- _TAREFA 1_:
Traduza para inglês esta frase do extrato de origem: «Deste modo, as seis frentes estudadas (externa, interna, económica, militar, diplomática e partidária) desdobram-se, revelando as diferentes posições adoptadas pelos vários intervenientes que as compõem e lhes dão corpo.»

- _EXTRATO DE ORIGEM_:
━━━━━━━━━━━━━━━━━━━━━━━━━━━━━━
Relações Internacionais  no.46 Lisboa jun. 2015

 

RECENSÕES

 

O esplendor da história política

 

David Castaño*

Investigador no IPRI-UNL onde desenvolve um projeto de pós-doutoramento sobre processo de consolidação da democracia portuguesa (1976-1982). Doutor em História Contemporânea. Tem-se dedicado ao estudo da história contemporânea portuguesa e da história das relações internacionais, centrando-se no período do Estado Novo e da transição e consolidação democrática. A sua tese de mestrado, «Paternalismo e Cumplicidade: As relações luso-britânicas 1943-1949», recebeu em 2005 o Prémio Teixeira de Sampayo. Foi um dos coordenadores da publicação da obra Portugal e o Atlântico: 60 anos dos acordos dos Açores. Entre os seus últimos trabalhos destacam-se, em coautoria com o General Garcia dos Santos, Apontamentos Políticos. Eanes e os partidos (Bertrand, 2013); Mário Soares e a Revolução (D. Quixote, 2013); e João Ninguém. Soldado da Grande Guerra, de capitão Menezes Ferreira (Bertrand, 2014).

 

Rui Lopes. West Germany and the Portuguese Dictatorship, 1968-1974. Between Cold War and Colonialism. Londres, Palgrave Macmillan, 2014, 269 páginas.

 

A tese defendida por Rui Lopes em Outubro de 2011 na London School of Economics chega agora a um público mais vasto, onde se devem incluir não apenas os estudiosos da história da política externa da República Federal da Alemanha (rfa), mas todos aqueles que se interessam por história política, entendida não como uma mera descrição cronológica dos acontecimentos, antes como um meio para compreender as múltiplas dinâmicas que se estabelecem no complexo xadrez político (em sentido lato, englobando tudo o que diz respeito à pólis, seja ele doméstico ou internacional). Para além das principais ideias-força apresentadas com rigor analítico e metodológico, baseadas num profundo conhecimento de fontes primárias e secundárias, da leitura deste livro sobressai a notável capacidade do seu autor para, sem simplificar o que é complexo, expor com clareza as ambições, contradições e condicionantes dos múltiplos agentes descritos neste trabalho, que se desenvolve em torno do binómio continuidade/ruptura da política externa da rfa em relação ao regime português durante o consulado de Marcelo Caetano. O livro encontra-se dividido em seis capítulos que analisam as pressões externas e internas que se exerceram sobre o Governo alemão (caps. 1 e 2); as tensões existentes no seio do próprio Governo federal relativamente à política económica a adoptar no relacionamento bilateral com Portugal (cap. 3); as tentativas de delimitar a cooperação militar à metrópole (cap. 4); a evolução da estratégia diplomática da rfa durante o período em questão (cap. 5); e a acção do Social Democratic Party (spd) nos contactos com a oposição portuguesa (cap. 6). Deste modo, as seis frentes estudadas (externa, interna, económica, militar, diplomática e partidária) desdobram-se, revelando as diferentes posições adoptadas pelos vários intervenientes que as compõem e lhes dão corpo. Vejamos como.
━━━━━━━━━━━━━━━━━━━━━━━━━━━━━━
- _ENTRADAS FORNECIDAS_:
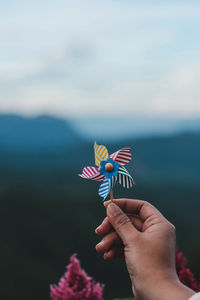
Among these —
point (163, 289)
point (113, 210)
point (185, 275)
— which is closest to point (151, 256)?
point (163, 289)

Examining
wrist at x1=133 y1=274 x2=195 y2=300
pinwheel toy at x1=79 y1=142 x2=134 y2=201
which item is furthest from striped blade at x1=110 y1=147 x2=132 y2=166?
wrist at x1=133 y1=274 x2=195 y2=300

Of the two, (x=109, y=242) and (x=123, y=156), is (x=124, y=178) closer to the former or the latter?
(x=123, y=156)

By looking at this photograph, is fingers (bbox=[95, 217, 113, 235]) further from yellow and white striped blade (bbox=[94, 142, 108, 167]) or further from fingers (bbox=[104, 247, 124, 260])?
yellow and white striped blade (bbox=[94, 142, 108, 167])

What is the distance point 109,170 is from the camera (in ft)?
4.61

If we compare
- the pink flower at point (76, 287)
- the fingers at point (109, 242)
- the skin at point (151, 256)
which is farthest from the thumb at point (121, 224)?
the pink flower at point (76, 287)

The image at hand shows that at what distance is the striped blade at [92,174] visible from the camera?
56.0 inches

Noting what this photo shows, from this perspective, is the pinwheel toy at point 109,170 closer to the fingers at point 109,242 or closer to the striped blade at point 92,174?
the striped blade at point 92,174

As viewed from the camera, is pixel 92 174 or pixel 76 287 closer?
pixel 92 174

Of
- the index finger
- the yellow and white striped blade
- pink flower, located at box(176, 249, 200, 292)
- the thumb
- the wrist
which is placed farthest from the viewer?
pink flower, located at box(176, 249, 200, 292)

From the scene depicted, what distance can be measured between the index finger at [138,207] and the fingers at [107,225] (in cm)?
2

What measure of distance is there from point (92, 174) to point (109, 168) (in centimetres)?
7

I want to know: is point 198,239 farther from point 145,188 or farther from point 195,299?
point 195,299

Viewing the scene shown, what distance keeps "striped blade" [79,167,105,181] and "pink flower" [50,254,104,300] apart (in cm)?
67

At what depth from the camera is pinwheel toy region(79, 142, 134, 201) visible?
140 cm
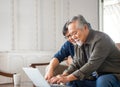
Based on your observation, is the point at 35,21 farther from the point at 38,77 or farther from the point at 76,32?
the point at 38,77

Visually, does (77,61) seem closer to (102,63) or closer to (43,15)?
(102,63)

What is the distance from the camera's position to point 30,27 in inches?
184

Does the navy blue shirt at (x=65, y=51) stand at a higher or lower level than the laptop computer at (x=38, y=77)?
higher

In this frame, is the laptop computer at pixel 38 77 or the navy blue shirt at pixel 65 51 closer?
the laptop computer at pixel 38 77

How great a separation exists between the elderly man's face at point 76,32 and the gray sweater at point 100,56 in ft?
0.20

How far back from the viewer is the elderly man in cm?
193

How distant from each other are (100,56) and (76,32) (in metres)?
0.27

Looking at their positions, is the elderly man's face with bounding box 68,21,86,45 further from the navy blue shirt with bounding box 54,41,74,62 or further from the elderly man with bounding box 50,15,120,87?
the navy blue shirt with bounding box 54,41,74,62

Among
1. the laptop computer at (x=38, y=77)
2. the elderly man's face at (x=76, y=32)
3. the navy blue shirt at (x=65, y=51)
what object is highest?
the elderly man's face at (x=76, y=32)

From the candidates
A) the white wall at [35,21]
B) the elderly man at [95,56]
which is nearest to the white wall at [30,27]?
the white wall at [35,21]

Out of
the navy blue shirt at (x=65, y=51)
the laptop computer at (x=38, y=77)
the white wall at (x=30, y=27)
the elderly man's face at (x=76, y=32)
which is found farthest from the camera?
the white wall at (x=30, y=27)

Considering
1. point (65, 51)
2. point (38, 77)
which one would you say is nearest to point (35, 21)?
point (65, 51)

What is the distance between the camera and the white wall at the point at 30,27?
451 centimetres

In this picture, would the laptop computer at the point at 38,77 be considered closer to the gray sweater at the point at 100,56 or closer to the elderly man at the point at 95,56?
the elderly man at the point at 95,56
━━━━━━━━━━━━━━━━━━━━━━━━━━━━━━
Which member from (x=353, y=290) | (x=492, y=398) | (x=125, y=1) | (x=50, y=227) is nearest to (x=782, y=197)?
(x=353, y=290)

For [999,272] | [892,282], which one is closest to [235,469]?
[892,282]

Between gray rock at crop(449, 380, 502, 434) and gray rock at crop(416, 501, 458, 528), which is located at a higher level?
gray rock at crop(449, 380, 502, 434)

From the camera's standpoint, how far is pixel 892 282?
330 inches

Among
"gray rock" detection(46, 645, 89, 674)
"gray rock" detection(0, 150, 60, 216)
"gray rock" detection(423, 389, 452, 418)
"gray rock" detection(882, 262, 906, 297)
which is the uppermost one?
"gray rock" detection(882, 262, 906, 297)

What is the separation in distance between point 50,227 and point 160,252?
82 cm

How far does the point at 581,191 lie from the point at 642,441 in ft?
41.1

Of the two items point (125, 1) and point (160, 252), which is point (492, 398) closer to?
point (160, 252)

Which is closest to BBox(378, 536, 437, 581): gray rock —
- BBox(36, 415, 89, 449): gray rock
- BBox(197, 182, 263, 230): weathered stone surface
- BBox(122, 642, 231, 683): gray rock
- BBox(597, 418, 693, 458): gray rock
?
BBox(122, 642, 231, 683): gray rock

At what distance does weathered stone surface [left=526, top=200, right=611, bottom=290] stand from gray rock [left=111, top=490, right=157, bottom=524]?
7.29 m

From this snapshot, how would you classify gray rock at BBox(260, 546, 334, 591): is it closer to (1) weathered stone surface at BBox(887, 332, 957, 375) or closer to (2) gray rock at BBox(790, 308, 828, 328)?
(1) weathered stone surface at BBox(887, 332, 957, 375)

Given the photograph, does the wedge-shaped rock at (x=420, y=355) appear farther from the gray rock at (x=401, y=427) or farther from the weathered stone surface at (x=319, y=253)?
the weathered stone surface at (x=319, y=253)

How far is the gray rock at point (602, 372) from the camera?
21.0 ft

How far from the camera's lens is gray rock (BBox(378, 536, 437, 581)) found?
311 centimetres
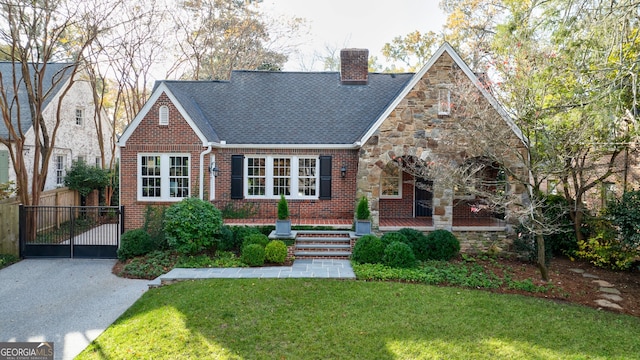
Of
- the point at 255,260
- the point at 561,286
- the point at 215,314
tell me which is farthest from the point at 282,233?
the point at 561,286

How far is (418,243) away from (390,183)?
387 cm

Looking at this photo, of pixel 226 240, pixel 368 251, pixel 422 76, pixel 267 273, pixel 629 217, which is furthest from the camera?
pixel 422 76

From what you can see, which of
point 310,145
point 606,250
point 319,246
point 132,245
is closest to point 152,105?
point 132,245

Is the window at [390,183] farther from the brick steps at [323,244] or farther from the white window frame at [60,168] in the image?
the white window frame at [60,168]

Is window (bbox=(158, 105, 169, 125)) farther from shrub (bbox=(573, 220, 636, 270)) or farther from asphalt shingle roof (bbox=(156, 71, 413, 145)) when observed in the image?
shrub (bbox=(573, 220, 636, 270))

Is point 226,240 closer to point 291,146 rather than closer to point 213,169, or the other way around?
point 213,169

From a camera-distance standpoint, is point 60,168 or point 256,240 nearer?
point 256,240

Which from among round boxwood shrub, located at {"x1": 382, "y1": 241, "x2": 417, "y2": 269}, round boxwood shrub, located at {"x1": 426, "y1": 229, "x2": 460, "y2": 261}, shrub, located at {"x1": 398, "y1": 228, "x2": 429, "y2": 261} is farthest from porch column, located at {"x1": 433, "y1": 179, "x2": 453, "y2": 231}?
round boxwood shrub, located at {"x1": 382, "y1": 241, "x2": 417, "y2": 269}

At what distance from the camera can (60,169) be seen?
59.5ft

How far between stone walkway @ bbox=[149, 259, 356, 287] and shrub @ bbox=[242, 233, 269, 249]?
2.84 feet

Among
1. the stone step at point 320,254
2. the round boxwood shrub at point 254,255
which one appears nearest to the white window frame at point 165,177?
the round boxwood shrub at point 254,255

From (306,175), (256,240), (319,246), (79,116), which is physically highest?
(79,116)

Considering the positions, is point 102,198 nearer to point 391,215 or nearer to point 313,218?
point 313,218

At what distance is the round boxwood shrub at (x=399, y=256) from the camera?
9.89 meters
━━━━━━━━━━━━━━━━━━━━━━━━━━━━━━
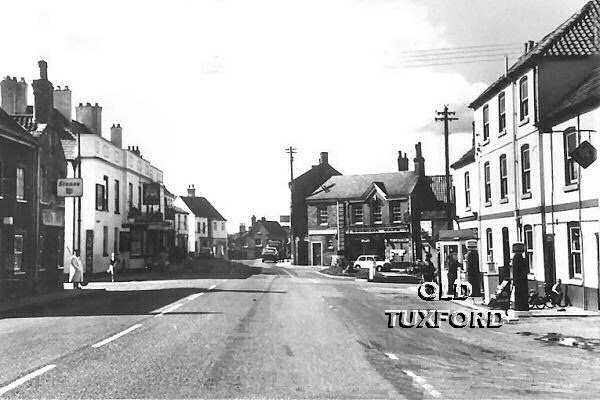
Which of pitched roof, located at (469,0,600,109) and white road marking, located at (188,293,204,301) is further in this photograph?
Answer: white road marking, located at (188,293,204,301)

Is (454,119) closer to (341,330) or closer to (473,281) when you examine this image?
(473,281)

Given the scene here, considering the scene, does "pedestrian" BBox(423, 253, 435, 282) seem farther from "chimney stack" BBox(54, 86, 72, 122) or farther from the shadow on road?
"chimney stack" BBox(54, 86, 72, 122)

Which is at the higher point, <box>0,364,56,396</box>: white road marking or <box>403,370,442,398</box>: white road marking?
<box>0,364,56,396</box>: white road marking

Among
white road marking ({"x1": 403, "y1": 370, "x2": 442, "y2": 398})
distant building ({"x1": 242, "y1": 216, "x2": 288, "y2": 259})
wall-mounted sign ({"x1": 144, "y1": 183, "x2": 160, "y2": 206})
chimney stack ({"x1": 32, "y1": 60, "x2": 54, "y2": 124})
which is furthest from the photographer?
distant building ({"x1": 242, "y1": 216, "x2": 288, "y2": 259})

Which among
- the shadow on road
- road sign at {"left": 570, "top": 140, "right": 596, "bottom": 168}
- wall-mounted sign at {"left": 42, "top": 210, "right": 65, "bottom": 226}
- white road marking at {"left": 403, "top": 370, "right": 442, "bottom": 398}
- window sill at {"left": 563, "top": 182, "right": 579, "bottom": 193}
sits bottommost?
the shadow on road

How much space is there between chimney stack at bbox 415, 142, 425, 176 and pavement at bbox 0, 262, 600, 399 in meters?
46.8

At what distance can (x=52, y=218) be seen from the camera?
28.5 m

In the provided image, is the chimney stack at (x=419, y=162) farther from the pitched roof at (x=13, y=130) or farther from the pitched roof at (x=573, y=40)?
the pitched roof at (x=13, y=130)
━━━━━━━━━━━━━━━━━━━━━━━━━━━━━━
- _TAREFA 2_:
Repita tal e qual, nas entradas fornecidas, tudo desde a linha que contém "By looking at" até à linha que contém "56.0 inches", incluindo ambas, e apenas essas linhas.

- _RESPOSTA FINAL 1_:
In this way, the six fronts studied (external, domestic, economic, military, diplomatic and partisan) unfold, revealing the different positions adopted by the various actors who make them up and give them substance.

- _RESPOSTA FINAL 2_:
By looking at this photograph, is fingers (bbox=[95, 217, 113, 235]) further from yellow and white striped blade (bbox=[94, 142, 108, 167]) or further from fingers (bbox=[104, 247, 124, 260])?
yellow and white striped blade (bbox=[94, 142, 108, 167])

What is the distance point 109,170 is from the camera (in ft)?
4.61

If we compare
- the pink flower at point (76, 287)
- the fingers at point (109, 242)
- the skin at point (151, 256)
which is farthest from the thumb at point (121, 224)?
the pink flower at point (76, 287)

The image at hand shows that at what distance is the striped blade at [92,174] visible from the camera?
56.0 inches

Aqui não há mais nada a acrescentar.